The BBC’s Fergus Walsh: “Some doubt whether this project will justify its billion pound price tag”
A 10-year, billion pound neuroscience project which aims to revolutionise our understanding of the human brain has begun.
Scientists from 135 institutions, mostly in Europe, are participating in the The Human Brain Project (HBP).
Co-funded by the EU, it aims to develop the technology needed to create a computer simulation of the brain.
It will also build a database of brain research from the tens of thousands of neuroscience papers published annually.
“The Human Brain Project is an attempt to build completely new computer science technology that will enable us to collect all the information we have built up about the brain over the years,” said Prof Henry Markram, Director of the HBP at EPFL (Ecole Polytechnique Fédérale de Lausanne), in Switzerland.
“We should begin to understand what makes the human brain unique, the basic mechanisms behind cognition and behaviour, how to objectively diagnose brain diseases, and to build new technologies inspired by how the brain computes.”

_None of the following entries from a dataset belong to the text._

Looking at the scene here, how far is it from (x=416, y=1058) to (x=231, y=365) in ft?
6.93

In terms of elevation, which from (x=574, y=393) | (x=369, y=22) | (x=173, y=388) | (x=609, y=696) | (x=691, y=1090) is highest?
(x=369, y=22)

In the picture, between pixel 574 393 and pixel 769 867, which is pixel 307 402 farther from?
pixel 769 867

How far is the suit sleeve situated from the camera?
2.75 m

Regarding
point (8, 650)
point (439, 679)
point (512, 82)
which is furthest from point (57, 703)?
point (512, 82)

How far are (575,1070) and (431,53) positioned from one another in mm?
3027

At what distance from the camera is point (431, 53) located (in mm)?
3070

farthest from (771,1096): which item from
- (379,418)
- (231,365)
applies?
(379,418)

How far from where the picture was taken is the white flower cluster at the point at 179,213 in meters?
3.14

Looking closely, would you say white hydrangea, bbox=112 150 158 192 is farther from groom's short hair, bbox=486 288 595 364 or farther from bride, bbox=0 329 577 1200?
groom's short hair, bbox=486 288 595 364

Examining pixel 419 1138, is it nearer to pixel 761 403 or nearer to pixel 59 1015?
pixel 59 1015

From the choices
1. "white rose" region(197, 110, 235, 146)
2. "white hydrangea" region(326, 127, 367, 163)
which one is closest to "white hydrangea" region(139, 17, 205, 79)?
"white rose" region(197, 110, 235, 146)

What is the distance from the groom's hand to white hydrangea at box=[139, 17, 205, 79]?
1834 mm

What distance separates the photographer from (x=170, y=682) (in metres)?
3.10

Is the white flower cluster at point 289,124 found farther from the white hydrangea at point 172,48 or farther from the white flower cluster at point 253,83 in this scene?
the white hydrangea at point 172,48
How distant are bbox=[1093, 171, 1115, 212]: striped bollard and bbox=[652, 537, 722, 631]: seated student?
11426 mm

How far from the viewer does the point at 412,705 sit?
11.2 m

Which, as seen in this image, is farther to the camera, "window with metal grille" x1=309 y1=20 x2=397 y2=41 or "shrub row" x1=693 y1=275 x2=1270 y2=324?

The scientists involved accept that current computer technology is insufficient to simulate complex brain function. But within a decade, supercomputers should be sufficiently powerful to begin the first draft simulation of the human brain.
Another hurdle is the huge amount of data that will be produced, which will mean massively expanding computing memory.
The HBP can be viewed as the neuroscience equivalent of the Human Genome Project, which involved thousands of scientists around the world working together to sequence our entire genetic code. That took more than a decade and cost hundreds of billions of dollars.
But whereas that involved mapping every one of the three billion base pairs found in every cell that make up our entire genetic code, the Human Brain Project will not be able to map the entire human brain. It’s simply too complex.
Prof Henry Markram, director of the Human Brain Project
The brain has around 100 billion neurons, or nerve cells and 100 trillion synaptic connections.
Instead the project aims to build a variety of computer simulations.
Scientists at the University of Manchester are building a model which will mimic 1% of brain function. The SpiNNaker project is led by Steve Furber, a pioneer of the computer industry, who played a key role in the design of the BBC Microcomputer.
“I’ve spent my career building conventional computers and I’ve seen their performance grow spectacularly.
“Yet they still struggle to do things that humans find instinctive. Even very young babies can recognise their mothers but programming a computer to recognise a particular person is possible but very hard.”
Brain v computer
Computers are excellent at doing very simple things quickly and can do mathematical calculations far more speedily than humans. But the brain is vastly superior at doing complex things which involve deeper understanding and learning.
Supercomputers are getting faster every year. The biggest have a processing speed measured in petaflops (1,000 trillion Floating Point Operations per Second, or FLOPS).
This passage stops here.